◆ EXERCISE: Take the data that follows and retype it word for word.

****************

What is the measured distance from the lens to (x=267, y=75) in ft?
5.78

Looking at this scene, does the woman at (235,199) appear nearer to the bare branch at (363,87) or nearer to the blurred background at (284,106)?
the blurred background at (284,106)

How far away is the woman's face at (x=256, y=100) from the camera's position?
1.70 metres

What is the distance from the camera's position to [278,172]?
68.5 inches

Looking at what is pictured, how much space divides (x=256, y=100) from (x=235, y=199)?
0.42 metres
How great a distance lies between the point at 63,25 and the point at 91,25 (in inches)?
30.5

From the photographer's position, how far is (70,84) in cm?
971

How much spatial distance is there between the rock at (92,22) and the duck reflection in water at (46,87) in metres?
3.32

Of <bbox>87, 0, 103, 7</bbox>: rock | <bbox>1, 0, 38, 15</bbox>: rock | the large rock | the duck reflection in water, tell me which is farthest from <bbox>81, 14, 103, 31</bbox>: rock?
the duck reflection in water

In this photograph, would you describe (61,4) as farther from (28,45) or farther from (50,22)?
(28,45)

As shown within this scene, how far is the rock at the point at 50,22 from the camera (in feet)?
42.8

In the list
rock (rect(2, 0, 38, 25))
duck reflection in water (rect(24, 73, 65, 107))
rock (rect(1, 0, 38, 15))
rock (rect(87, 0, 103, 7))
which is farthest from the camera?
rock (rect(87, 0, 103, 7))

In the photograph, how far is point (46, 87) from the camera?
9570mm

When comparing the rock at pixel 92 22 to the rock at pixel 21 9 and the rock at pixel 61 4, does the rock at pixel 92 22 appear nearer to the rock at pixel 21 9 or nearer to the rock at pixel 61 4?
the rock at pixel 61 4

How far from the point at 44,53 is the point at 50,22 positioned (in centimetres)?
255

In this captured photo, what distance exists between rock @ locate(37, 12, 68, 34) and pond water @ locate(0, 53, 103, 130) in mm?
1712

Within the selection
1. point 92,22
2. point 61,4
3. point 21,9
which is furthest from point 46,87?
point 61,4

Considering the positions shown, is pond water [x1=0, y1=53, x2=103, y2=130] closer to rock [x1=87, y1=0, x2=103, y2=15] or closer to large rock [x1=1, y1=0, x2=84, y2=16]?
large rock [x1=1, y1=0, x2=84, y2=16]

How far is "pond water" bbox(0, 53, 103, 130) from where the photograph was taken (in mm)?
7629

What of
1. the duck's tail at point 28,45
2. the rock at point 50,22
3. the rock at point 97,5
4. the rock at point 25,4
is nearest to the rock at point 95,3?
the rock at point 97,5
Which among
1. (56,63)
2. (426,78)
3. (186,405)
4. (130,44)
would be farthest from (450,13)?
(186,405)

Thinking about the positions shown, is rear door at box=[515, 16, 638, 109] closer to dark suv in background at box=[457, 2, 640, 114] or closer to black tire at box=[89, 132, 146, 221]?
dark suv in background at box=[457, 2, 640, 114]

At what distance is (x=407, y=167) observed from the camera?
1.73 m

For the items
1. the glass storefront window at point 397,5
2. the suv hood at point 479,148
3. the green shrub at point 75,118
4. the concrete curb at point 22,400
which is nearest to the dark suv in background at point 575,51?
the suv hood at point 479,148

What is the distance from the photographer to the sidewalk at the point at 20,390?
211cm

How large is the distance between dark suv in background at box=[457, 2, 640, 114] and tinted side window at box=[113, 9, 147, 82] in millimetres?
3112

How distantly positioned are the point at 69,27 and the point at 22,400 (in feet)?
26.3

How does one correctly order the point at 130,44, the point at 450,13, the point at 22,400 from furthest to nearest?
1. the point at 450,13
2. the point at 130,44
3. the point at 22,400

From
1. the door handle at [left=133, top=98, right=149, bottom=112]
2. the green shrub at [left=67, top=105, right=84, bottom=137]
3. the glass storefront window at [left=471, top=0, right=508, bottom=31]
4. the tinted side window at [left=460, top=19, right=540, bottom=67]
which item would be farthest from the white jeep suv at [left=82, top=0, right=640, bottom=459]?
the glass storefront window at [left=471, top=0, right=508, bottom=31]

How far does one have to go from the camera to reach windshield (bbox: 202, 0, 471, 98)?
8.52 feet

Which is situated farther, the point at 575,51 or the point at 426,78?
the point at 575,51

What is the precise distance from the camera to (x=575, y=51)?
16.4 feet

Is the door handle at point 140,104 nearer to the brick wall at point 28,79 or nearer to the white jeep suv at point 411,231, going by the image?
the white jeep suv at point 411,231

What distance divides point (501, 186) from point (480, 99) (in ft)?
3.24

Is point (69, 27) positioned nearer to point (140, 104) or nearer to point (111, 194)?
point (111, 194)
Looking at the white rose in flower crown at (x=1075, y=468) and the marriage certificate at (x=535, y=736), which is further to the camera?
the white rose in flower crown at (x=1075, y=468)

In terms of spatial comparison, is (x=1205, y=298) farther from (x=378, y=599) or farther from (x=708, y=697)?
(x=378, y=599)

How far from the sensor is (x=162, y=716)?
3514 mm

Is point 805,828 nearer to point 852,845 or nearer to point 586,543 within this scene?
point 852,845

****************

◆ TASK RESPONSE:
What is the measured distance from the lens to (x=267, y=75) in ft?
5.78

Looking at this scene, does the woman at (235,199) appear nearer to the bare branch at (363,87) or nearer to the blurred background at (284,106)?
the blurred background at (284,106)

How far away is the woman's face at (x=256, y=100) from the camera's position?
1.70 metres

What is the distance from the camera's position to [278,172]?
68.5 inches

Looking at what is pictured, how much space divides (x=256, y=100) from (x=235, y=199)?
0.42 metres
How great a distance lies between the point at 63,25 and the point at 91,25 (in inches)?
30.5

From the photographer's position, how far is (70,84) in cm?
971

How much spatial distance is there between the rock at (92,22) and the duck reflection in water at (46,87) in metres?
3.32

Of <bbox>87, 0, 103, 7</bbox>: rock | <bbox>1, 0, 38, 15</bbox>: rock | the large rock | the duck reflection in water, tell me which is farthest from <bbox>81, 14, 103, 31</bbox>: rock?
the duck reflection in water

In this photograph, would you describe (61,4) as farther from (28,45) or farther from (50,22)?
(28,45)

As shown within this scene, how far is the rock at the point at 50,22 from the camera (in feet)?
42.8

In the list
rock (rect(2, 0, 38, 25))
duck reflection in water (rect(24, 73, 65, 107))
rock (rect(1, 0, 38, 15))
rock (rect(87, 0, 103, 7))
which is farthest from the camera?
rock (rect(87, 0, 103, 7))

In the photograph, how far is point (46, 87) from the camera?
9570mm

When comparing the rock at pixel 92 22 to the rock at pixel 21 9 and the rock at pixel 61 4, does the rock at pixel 92 22 appear nearer to the rock at pixel 21 9 or nearer to the rock at pixel 61 4?
the rock at pixel 61 4

How far from the point at 44,53 is the point at 50,22 positioned (in centimetres)?
255

In this captured photo, what distance exists between rock @ locate(37, 12, 68, 34) and pond water @ locate(0, 53, 103, 130) in mm?
1712

Within the selection
1. point 92,22
2. point 61,4
3. point 21,9
which is furthest from point 46,87?
point 61,4

Considering the positions shown, is pond water [x1=0, y1=53, x2=103, y2=130] closer to rock [x1=87, y1=0, x2=103, y2=15] or closer to large rock [x1=1, y1=0, x2=84, y2=16]?
large rock [x1=1, y1=0, x2=84, y2=16]

How far is "pond water" bbox(0, 53, 103, 130) from where the photograph was taken (in mm)?
7629

What of
1. the duck's tail at point 28,45
2. the rock at point 50,22
3. the rock at point 97,5
4. the rock at point 25,4
is nearest to the rock at point 95,3?
the rock at point 97,5
Which among
1. (56,63)
2. (426,78)
3. (186,405)
4. (130,44)
would be farthest from (450,13)?
(186,405)

Thinking about the positions shown, is rear door at box=[515, 16, 638, 109] closer to dark suv in background at box=[457, 2, 640, 114] or closer to black tire at box=[89, 132, 146, 221]?
dark suv in background at box=[457, 2, 640, 114]

At what distance is (x=407, y=167) observed from the camera?
1.73 m

For the items
1. the glass storefront window at point 397,5
2. the suv hood at point 479,148
3. the green shrub at point 75,118
4. the concrete curb at point 22,400
which is nearest to the dark suv in background at point 575,51?
the suv hood at point 479,148

What is the distance from the photographer to the sidewalk at the point at 20,390?
211cm

How large is the distance between dark suv in background at box=[457, 2, 640, 114] and tinted side window at box=[113, 9, 147, 82] in millimetres?
3112

How distantly positioned are the point at 69,27 and the point at 22,400 (in feet)?
26.3

How does one correctly order the point at 130,44, the point at 450,13, the point at 22,400 from furthest to nearest?
1. the point at 450,13
2. the point at 130,44
3. the point at 22,400

From
1. the door handle at [left=133, top=98, right=149, bottom=112]
2. the green shrub at [left=67, top=105, right=84, bottom=137]
3. the glass storefront window at [left=471, top=0, right=508, bottom=31]
4. the tinted side window at [left=460, top=19, right=540, bottom=67]
which item would be farthest from the white jeep suv at [left=82, top=0, right=640, bottom=459]?
the glass storefront window at [left=471, top=0, right=508, bottom=31]

How far does one have to go from the camera to reach windshield (bbox: 202, 0, 471, 98)?
8.52 feet

Which is situated farther, the point at 575,51 or the point at 426,78?
the point at 575,51

What is the precise distance from the camera to (x=575, y=51)?
16.4 feet

Is the door handle at point 140,104 nearer to the brick wall at point 28,79 or nearer to the white jeep suv at point 411,231, going by the image?
the white jeep suv at point 411,231

What distance divides point (501, 186) from point (480, 99) (in ft)?
3.24

Is point (69, 27) positioned nearer to point (140, 104) or nearer to point (111, 194)?
point (111, 194)
Looking at the white rose in flower crown at (x=1075, y=468) and the marriage certificate at (x=535, y=736), which is further to the camera?
the white rose in flower crown at (x=1075, y=468)

In terms of spatial comparison, is (x=1205, y=298) farther from (x=378, y=599) or farther from (x=708, y=697)?
(x=378, y=599)

How far from the sensor is (x=162, y=716)?
3514 mm

Is point 805,828 nearer to point 852,845 or nearer to point 586,543 within this scene?
point 852,845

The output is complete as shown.